- [DATA TO USE]:
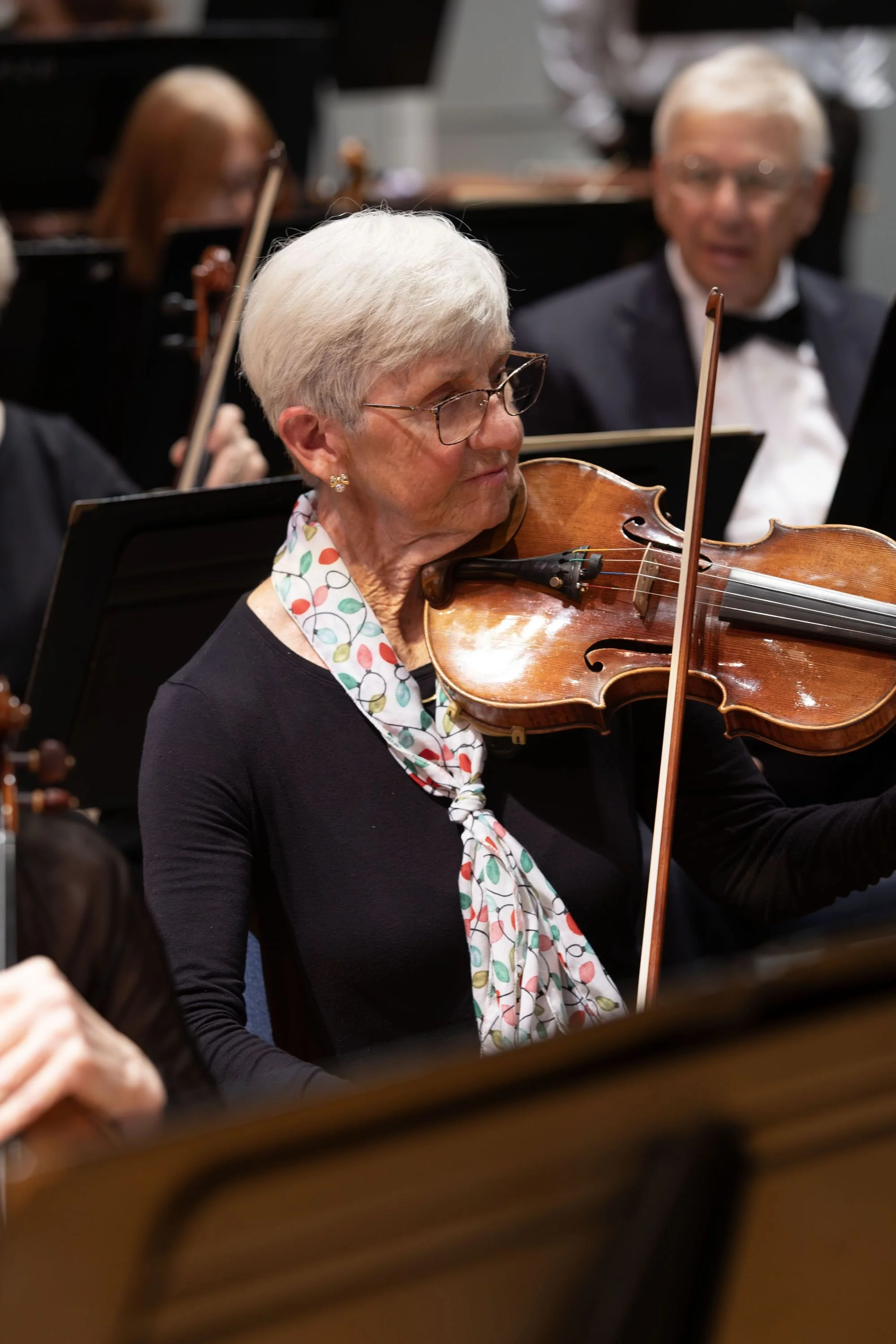 An elderly woman with gray hair, glasses, and a colorful scarf playing the violin in an orchestra.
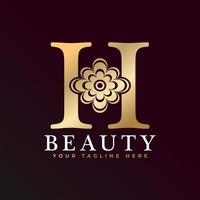 elegant h luxe logo. gouden bloemen alfabet logo met bloemen bladeren. perfect voor mode, sieraden, schoonheidssalon, cosmetica, spa, boetiek, bruiloft, postzegel, hotel- en restaurantlogo. vector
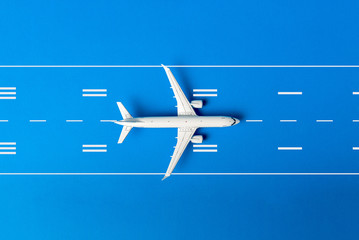 Take-off airplane on runway on blue background. Travel Planning. Preparation for Summer Traveling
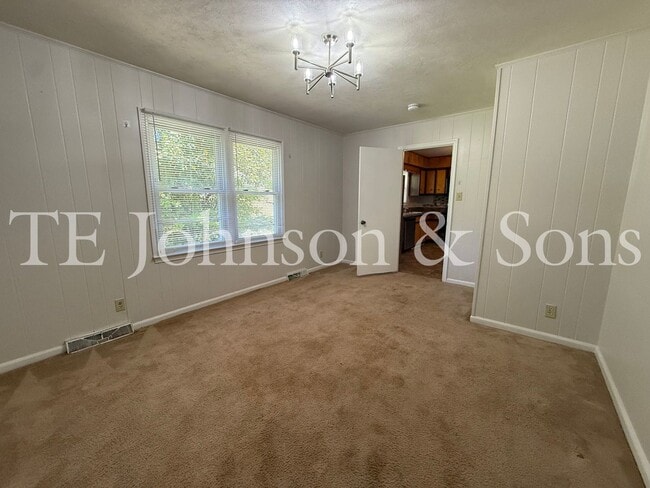 Building Photo - 3BR Home with Stainless Steel Appliances, Hardwood Floors & Carport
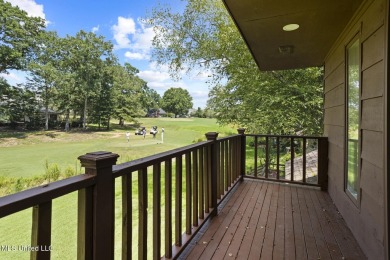 This mid-century modern home has been tastefully updated while on Colonial Country Club Deerfield in Mississippi - for sale on GolfHomes.com, golf home, golf lot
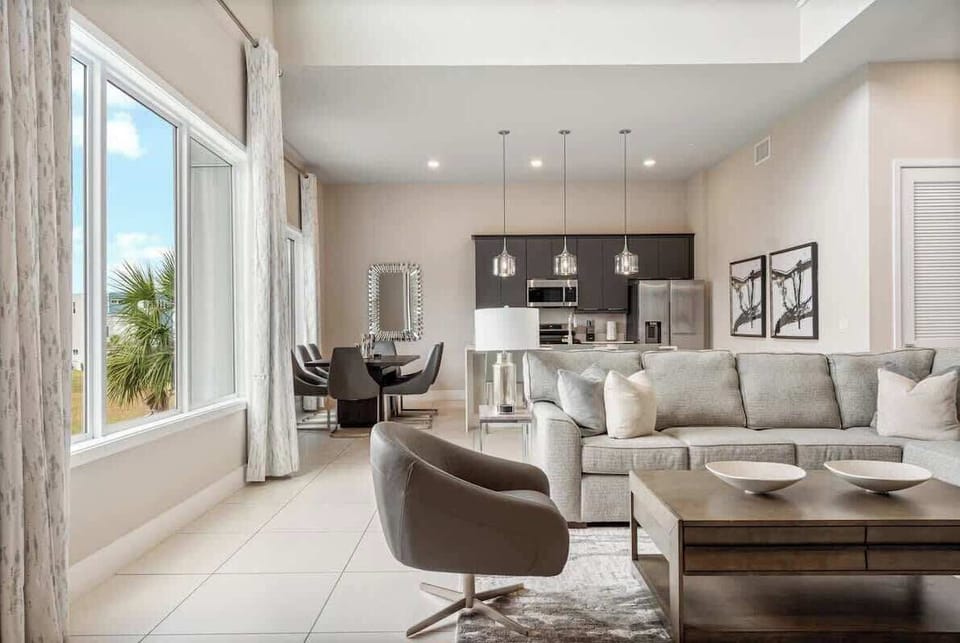 Stay in this elegant, open-concept condo featuring a cozy living area, stylish dining space, and a modern kitchen with sleek finishes. Large windows bring in natural light and offer tranquil views. Perfect for relaxing. Book your escape today!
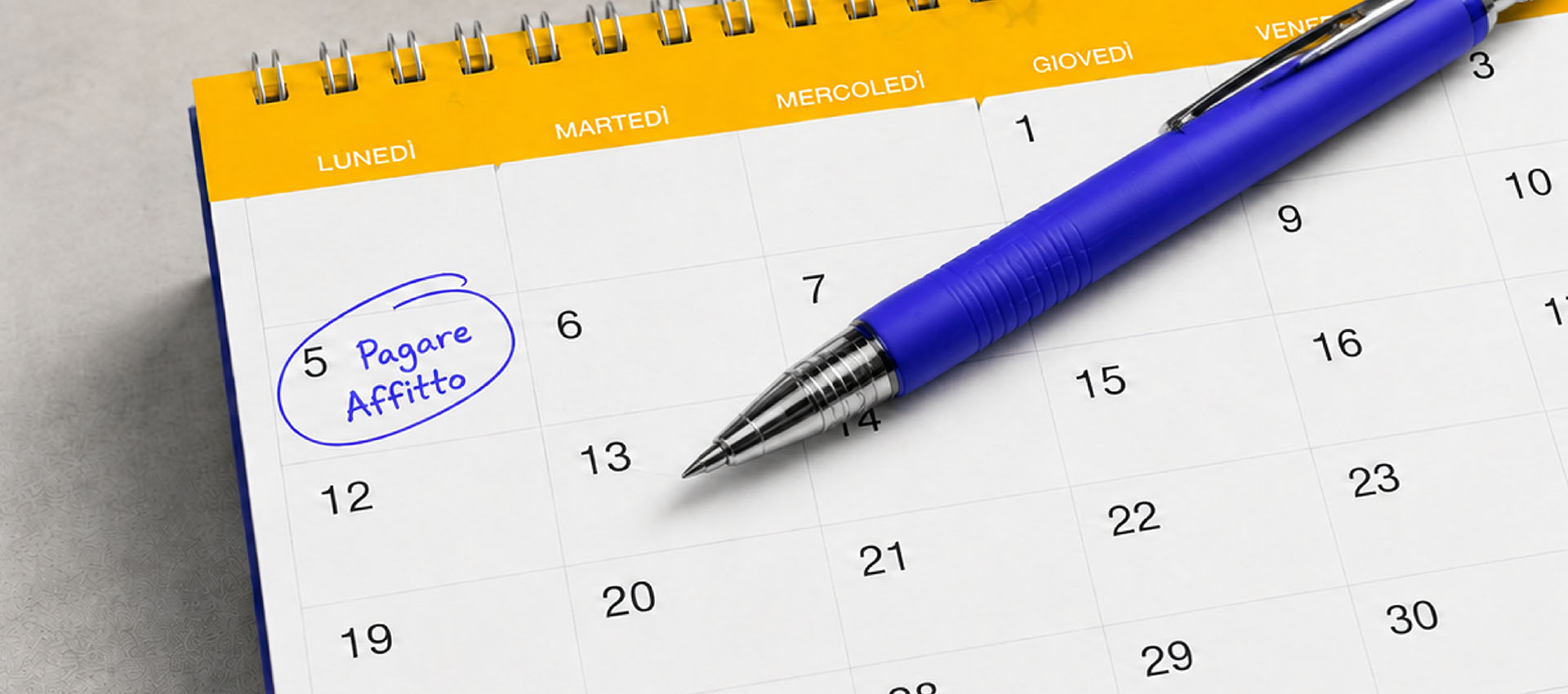 Penna blu su un calendario mensile con il promemoria 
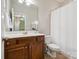 Bathroom featuring a vanity with sink and a shower with a curtain, combining style and functionality at 2545 Chasewater Dr, Fort Mill, SC 29707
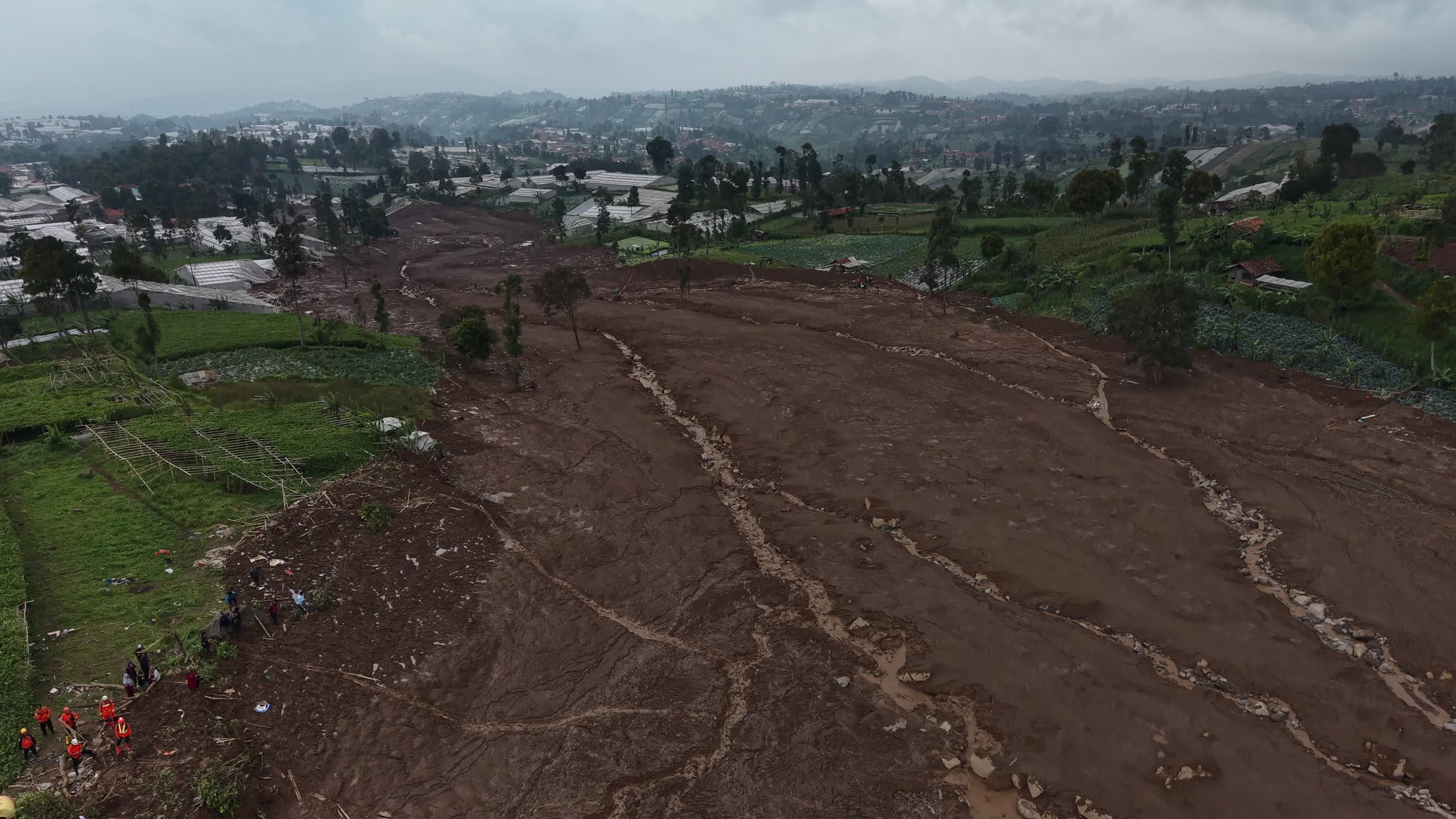 Indonesia landslide death toll rises to 17, dozens missing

- [PROBLEM STATEMENT]: A word-for-word copy of the entries above is needed, with every picture dropped.

- [RESULT FOR THIS TASK]:
 An elderly woman with gray hair, glasses, and a colorful scarf playing the violin in an orchestra.
 elegant h luxe logo. gouden bloemen alfabet logo met bloemen bladeren. perfect voor mode, sieraden, schoonheidssalon, cosmetica, spa, boetiek, bruiloft, postzegel, hotel- en restaurantlogo. vector
 Take-off airplane on runway on blue background. Travel Planning. Preparation for Summer Traveling
 Building Photo - 3BR Home with Stainless Steel Appliances, Hardwood Floors & Carport
 This mid-century modern home has been tastefully updated while on Colonial Country Club Deerfield in Mississippi - for sale on GolfHomes.com, golf home, golf lot
 Stay in this elegant, open-concept condo featuring a cozy living area, stylish dining space, and a modern kitchen with sleek finishes. Large windows bring in natural light and offer tranquil views. Perfect for relaxing. Book your escape today!
 Penna blu su un calendario mensile con il promemoria 
 Bathroom featuring a vanity with sink and a shower with a curtain, combining style and functionality at 2545 Chasewater Dr, Fort Mill, SC 29707
 Indonesia landslide death toll rises to 17, dozens missing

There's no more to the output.